### EXERCISE:
Could you repeat the records shown below exactly as written?

### MATERIAL FOR THIS EXERCISE:
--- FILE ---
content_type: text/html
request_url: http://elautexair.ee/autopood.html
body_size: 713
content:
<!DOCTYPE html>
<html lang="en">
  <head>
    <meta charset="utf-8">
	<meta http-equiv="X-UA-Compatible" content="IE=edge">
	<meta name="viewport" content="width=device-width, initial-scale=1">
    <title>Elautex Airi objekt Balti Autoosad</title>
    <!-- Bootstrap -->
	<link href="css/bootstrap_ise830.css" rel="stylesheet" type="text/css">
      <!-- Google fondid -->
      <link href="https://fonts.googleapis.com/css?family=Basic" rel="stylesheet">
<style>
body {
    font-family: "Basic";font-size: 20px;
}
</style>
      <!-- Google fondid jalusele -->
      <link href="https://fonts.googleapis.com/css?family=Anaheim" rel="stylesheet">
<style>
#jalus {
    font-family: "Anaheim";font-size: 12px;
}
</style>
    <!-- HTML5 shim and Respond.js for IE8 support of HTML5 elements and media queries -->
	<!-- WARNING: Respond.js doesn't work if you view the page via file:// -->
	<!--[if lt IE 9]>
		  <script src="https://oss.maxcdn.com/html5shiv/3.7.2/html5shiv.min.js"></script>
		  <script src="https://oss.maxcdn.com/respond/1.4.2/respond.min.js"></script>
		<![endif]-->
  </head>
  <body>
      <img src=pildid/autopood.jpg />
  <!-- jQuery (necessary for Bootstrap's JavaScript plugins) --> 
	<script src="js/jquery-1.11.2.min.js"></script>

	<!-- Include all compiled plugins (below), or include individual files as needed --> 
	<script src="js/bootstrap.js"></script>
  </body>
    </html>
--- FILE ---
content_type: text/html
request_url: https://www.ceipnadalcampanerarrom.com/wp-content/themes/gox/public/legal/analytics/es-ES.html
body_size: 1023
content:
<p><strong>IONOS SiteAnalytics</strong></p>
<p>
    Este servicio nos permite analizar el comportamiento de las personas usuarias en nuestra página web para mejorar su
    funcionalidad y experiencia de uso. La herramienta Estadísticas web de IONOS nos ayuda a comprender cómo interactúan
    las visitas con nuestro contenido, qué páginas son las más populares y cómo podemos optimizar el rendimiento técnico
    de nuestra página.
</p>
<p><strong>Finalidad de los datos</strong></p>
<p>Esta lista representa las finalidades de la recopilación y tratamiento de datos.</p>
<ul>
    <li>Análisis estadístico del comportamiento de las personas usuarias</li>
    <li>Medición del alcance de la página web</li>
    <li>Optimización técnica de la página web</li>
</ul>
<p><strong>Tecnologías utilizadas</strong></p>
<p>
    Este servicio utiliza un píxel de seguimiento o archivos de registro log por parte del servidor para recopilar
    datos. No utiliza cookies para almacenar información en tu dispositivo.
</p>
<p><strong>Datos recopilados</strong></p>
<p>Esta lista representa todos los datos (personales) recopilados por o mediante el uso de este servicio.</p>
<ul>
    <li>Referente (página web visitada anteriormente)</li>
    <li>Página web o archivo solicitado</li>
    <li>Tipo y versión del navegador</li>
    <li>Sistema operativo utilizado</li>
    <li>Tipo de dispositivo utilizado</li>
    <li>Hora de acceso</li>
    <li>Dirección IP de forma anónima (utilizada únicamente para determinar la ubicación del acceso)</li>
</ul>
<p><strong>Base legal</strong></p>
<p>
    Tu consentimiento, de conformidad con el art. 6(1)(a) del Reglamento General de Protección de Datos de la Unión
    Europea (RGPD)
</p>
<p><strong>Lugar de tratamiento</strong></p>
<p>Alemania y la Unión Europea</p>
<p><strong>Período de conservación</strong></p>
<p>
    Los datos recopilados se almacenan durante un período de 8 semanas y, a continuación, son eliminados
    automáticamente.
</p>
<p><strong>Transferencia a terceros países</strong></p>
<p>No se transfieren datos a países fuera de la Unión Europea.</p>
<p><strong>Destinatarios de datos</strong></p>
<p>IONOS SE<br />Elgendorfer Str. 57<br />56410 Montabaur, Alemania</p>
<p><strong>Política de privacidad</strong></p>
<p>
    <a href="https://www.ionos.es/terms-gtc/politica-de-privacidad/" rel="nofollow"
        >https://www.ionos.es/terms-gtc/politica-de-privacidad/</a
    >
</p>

### TASK SOLUTION:
--- FILE ---
content_type: text/html
request_url: http://elautexair.ee/autopood.html
body_size: 713
content:
<!DOCTYPE html>
<html lang="en">
  <head>
    <meta charset="utf-8">
	<meta http-equiv="X-UA-Compatible" content="IE=edge">
	<meta name="viewport" content="width=device-width, initial-scale=1">
    <title>Elautex Airi objekt Balti Autoosad</title>
    <!-- Bootstrap -->
	<link href="css/bootstrap_ise830.css" rel="stylesheet" type="text/css">
      <!-- Google fondid -->
      <link href="https://fonts.googleapis.com/css?family=Basic" rel="stylesheet">
<style>
body {
    font-family: "Basic";font-size: 20px;
}
</style>
      <!-- Google fondid jalusele -->
      <link href="https://fonts.googleapis.com/css?family=Anaheim" rel="stylesheet">
<style>
#jalus {
    font-family: "Anaheim";font-size: 12px;
}
</style>
    <!-- HTML5 shim and Respond.js for IE8 support of HTML5 elements and media queries -->
	<!-- WARNING: Respond.js doesn't work if you view the page via file:// -->
	<!--[if lt IE 9]>
		  <script src="https://oss.maxcdn.com/html5shiv/3.7.2/html5shiv.min.js"></script>
		  <script src="https://oss.maxcdn.com/respond/1.4.2/respond.min.js"></script>
		<![endif]-->
  </head>
  <body>
      <img src=pildid/autopood.jpg />
  <!-- jQuery (necessary for Bootstrap's JavaScript plugins) --> 
	<script src="js/jquery-1.11.2.min.js"></script>

	<!-- Include all compiled plugins (below), or include individual files as needed --> 
	<script src="js/bootstrap.js"></script>
  </body>
    </html>
--- FILE ---
content_type: text/html
request_url: https://www.ceipnadalcampanerarrom.com/wp-content/themes/gox/public/legal/analytics/es-ES.html
body_size: 1023
content:
<p><strong>IONOS SiteAnalytics</strong></p>
<p>
    Este servicio nos permite analizar el comportamiento de las personas usuarias en nuestra página web para mejorar su
    funcionalidad y experiencia de uso. La herramienta Estadísticas web de IONOS nos ayuda a comprender cómo interactúan
    las visitas con nuestro contenido, qué páginas son las más populares y cómo podemos optimizar el rendimiento técnico
    de nuestra página.
</p>
<p><strong>Finalidad de los datos</strong></p>
<p>Esta lista representa las finalidades de la recopilación y tratamiento de datos.</p>
<ul>
    <li>Análisis estadístico del comportamiento de las personas usuarias</li>
    <li>Medición del alcance de la página web</li>
    <li>Optimización técnica de la página web</li>
</ul>
<p><strong>Tecnologías utilizadas</strong></p>
<p>
    Este servicio utiliza un píxel de seguimiento o archivos de registro log por parte del servidor para recopilar
    datos. No utiliza cookies para almacenar información en tu dispositivo.
</p>
<p><strong>Datos recopilados</strong></p>
<p>Esta lista representa todos los datos (personales) recopilados por o mediante el uso de este servicio.</p>
<ul>
    <li>Referente (página web visitada anteriormente)</li>
    <li>Página web o archivo solicitado</li>
    <li>Tipo y versión del navegador</li>
    <li>Sistema operativo utilizado</li>
    <li>Tipo de dispositivo utilizado</li>
    <li>Hora de acceso</li>
    <li>Dirección IP de forma anónima (utilizada únicamente para determinar la ubicación del acceso)</li>
</ul>
<p><strong>Base legal</strong></p>
<p>
    Tu consentimiento, de conformidad con el art. 6(1)(a) del Reglamento General de Protección de Datos de la Unión
    Europea (RGPD)
</p>
<p><strong>Lugar de tratamiento</strong></p>
<p>Alemania y la Unión Europea</p>
<p><strong>Período de conservación</strong></p>
<p>
    Los datos recopilados se almacenan durante un período de 8 semanas y, a continuación, son eliminados
    automáticamente.
</p>
<p><strong>Transferencia a terceros países</strong></p>
<p>No se transfieren datos a países fuera de la Unión Europea.</p>
<p><strong>Destinatarios de datos</strong></p>
<p>IONOS SE<br />Elgendorfer Str. 57<br />56410 Montabaur, Alemania</p>
<p><strong>Política de privacidad</strong></p>
<p>
    <a href="https://www.ionos.es/terms-gtc/politica-de-privacidad/" rel="nofollow"
        >https://www.ionos.es/terms-gtc/politica-de-privacidad/</a
    >
</p>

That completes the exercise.